I find Outlook is very good for time management. I dare say there are other programs out there which do much the same, and maybe even do it better, but the chances are that Outlook is already on your desktop for emails, so you might as well use it for Tasks as well.
Create a task for everything you have to do – transfer all the post-it notes, scribbles in the corner of a meeting agenda, stuff like that, to Outlook tasks. Usually one line is all you need, maybe even just a couple of words. Sometimes you want more than that – Outlook has a details box that is pretty much unlimited in size (as far as I can tell). I think it might fall over if I tried to put more than one chapter of my novel in there...
Suppose someone sends you an email asking you to do something a couple of weeks from now. Rather than transcribing it to your Tasks, you can right click on it, select Follow Up, then hit tomorrow, next week or custom (to put your own date in). Then on the day you select, it pops up with all your other tasks for that day. In the meantime, you can forget about it.
The same with tasks - I have a database that the HR department haven't quite finished with. (They buy a million dollar PeopleSoft HR system, all shiny bells and whistles, but they still want to keep the old clunky one just in case people ask them for the data it contains. And they don't want to transfer it to the new system because that would cost money, time and effort.) Anyway, in three months time I have it scheduled for review. It will pop up on my list of things to do, I'll stroll upstairs and ask the HR bod if he still wants it, he will hum and haw and say yes, better keep it for a while longer, and I will change the date to remind me in another three months time. No worries.
Some things recur – weekly, daily, monthly, annually, whatever – Outlook lets you set up a recurrence and they will automatically come round again. Even things you do routinely every day – put them on your list because then you can tick them off and you have evidence that they have been done. Dead easy.
Then you can specify a high, regular or low priority – I usually leave them all at regular unless something really is high. If everything is High priority, then that’s regular.
If you want to prioritise in a more granular way, put a number at the beginning of the subject - for example: #1 Check backups. Outlook will sort by date, by priority, and by subject. Remember the days when computer programs had lines in them? You could say 10, 20, 30 instead of 1,2,3, which makes it easy to insert a #15 task if you want to. I don’t bother, I’m not quite that anally retentive.

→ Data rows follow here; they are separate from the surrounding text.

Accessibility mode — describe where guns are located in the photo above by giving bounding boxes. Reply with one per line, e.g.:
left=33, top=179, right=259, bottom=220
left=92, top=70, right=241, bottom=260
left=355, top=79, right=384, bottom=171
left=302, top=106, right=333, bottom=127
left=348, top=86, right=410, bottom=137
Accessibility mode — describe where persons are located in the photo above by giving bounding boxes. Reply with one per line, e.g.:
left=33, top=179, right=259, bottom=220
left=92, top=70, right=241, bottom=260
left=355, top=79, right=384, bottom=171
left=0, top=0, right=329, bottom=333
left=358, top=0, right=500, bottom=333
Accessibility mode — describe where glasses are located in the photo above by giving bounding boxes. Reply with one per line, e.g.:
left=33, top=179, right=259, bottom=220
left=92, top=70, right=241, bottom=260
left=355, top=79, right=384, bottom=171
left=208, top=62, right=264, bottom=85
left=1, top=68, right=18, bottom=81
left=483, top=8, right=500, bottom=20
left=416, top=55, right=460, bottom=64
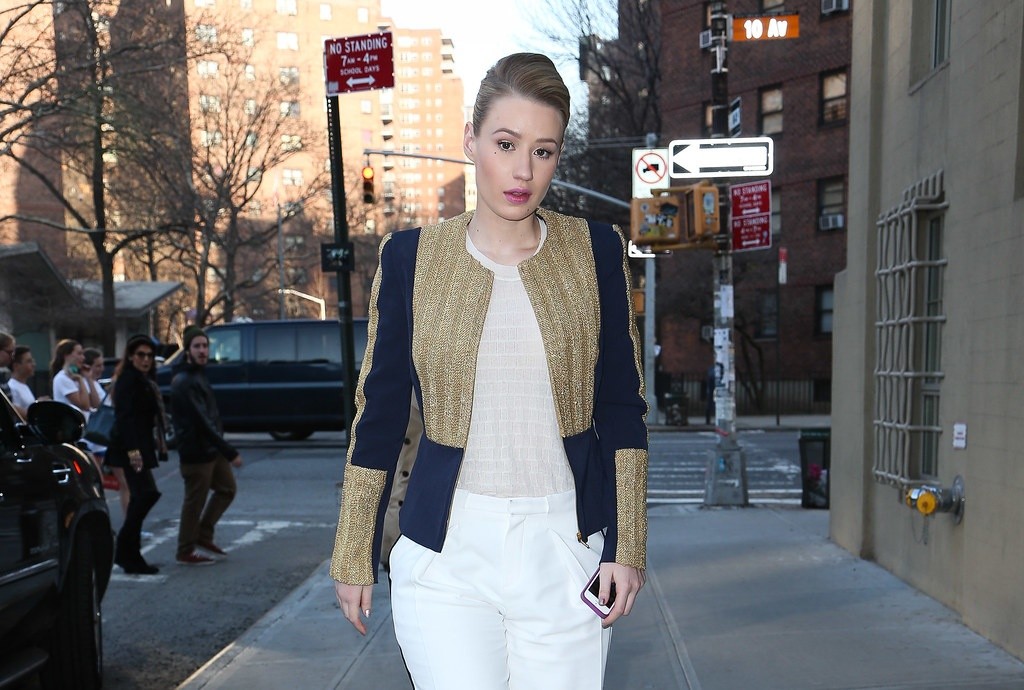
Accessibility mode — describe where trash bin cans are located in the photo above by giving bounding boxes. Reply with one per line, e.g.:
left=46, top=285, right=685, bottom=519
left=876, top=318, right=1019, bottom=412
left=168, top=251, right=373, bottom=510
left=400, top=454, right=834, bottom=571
left=663, top=393, right=688, bottom=427
left=798, top=427, right=830, bottom=509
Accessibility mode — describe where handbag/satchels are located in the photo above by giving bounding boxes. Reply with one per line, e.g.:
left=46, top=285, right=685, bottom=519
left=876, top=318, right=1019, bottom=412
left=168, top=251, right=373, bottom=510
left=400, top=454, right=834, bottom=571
left=84, top=386, right=116, bottom=447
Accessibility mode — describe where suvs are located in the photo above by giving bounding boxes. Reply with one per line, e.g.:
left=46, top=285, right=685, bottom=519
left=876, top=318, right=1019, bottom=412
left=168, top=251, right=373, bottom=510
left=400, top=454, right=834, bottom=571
left=154, top=314, right=371, bottom=450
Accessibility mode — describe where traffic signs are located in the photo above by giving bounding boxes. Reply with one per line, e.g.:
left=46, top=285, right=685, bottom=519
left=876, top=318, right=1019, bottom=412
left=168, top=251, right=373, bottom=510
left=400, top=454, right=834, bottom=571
left=325, top=31, right=395, bottom=96
left=730, top=213, right=773, bottom=254
left=730, top=179, right=774, bottom=220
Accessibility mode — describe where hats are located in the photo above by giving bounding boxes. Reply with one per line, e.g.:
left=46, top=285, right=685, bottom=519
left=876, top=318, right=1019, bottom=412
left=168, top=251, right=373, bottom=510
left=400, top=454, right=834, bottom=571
left=181, top=325, right=208, bottom=350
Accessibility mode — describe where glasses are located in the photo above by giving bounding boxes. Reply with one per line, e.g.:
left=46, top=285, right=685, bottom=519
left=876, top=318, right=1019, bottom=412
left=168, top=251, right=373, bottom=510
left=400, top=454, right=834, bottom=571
left=4, top=349, right=16, bottom=357
left=135, top=350, right=155, bottom=361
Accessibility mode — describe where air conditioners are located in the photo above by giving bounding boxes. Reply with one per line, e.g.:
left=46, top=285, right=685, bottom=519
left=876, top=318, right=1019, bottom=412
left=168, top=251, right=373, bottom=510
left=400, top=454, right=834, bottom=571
left=821, top=0, right=849, bottom=15
left=819, top=215, right=843, bottom=230
left=699, top=30, right=712, bottom=49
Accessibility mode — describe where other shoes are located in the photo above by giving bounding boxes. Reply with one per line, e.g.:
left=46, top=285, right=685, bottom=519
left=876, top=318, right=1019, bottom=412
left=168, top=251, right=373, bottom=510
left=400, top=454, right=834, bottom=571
left=195, top=540, right=228, bottom=557
left=175, top=552, right=214, bottom=565
left=112, top=545, right=159, bottom=575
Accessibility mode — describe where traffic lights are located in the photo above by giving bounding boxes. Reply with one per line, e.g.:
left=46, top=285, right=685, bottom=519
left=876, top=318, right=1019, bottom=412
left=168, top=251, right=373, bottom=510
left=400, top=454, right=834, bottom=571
left=683, top=184, right=720, bottom=242
left=361, top=167, right=376, bottom=204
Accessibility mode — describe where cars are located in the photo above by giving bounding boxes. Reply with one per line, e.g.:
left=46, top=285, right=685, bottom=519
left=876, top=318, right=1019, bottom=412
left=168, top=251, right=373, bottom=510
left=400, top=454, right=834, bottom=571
left=0, top=386, right=115, bottom=689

It’s now under control and you can choose what you want to do next. Usually you do the high priority things (if any) and #1 things first, then #2, then #3, but that’s up to you. I have some #9 things on my list which I sometimes do because I’m in the mood. #9 Check out ski webcams is a good one to do at lunchtime
If you decide something can wait a week, change the date – Outlook will remind you about it next week.
When you finish a task (because you are just organising yourself here, you still have to actually do stuff) you can use the details box to record what you did. Tick the box that says Completed. Why? Because you now have a record of what you were meant to do, what you did and when you did it. If the boss asks you for a list of achievements, just give him your completed tasks list.
You can assign a task to someone else – you’ve done your bit, now you can pass it over. Or maybe you can delegate something you do regularly to the new Junior DBA – that would be nice. Outlook will tell you when the new guy has completed the task.
And another thing – at the end of the day, you can look at the task list and have the satisfaction of seeing that you have done wodges of stuff. You’ve done the most important things, or at least made a start on them, and moved what's left to tomorrow. You’ve done the daily recurrences which are probably fairly important or you wouldn’t be doing them every day, would you? And your list is now clear. Go home with an easy conscience.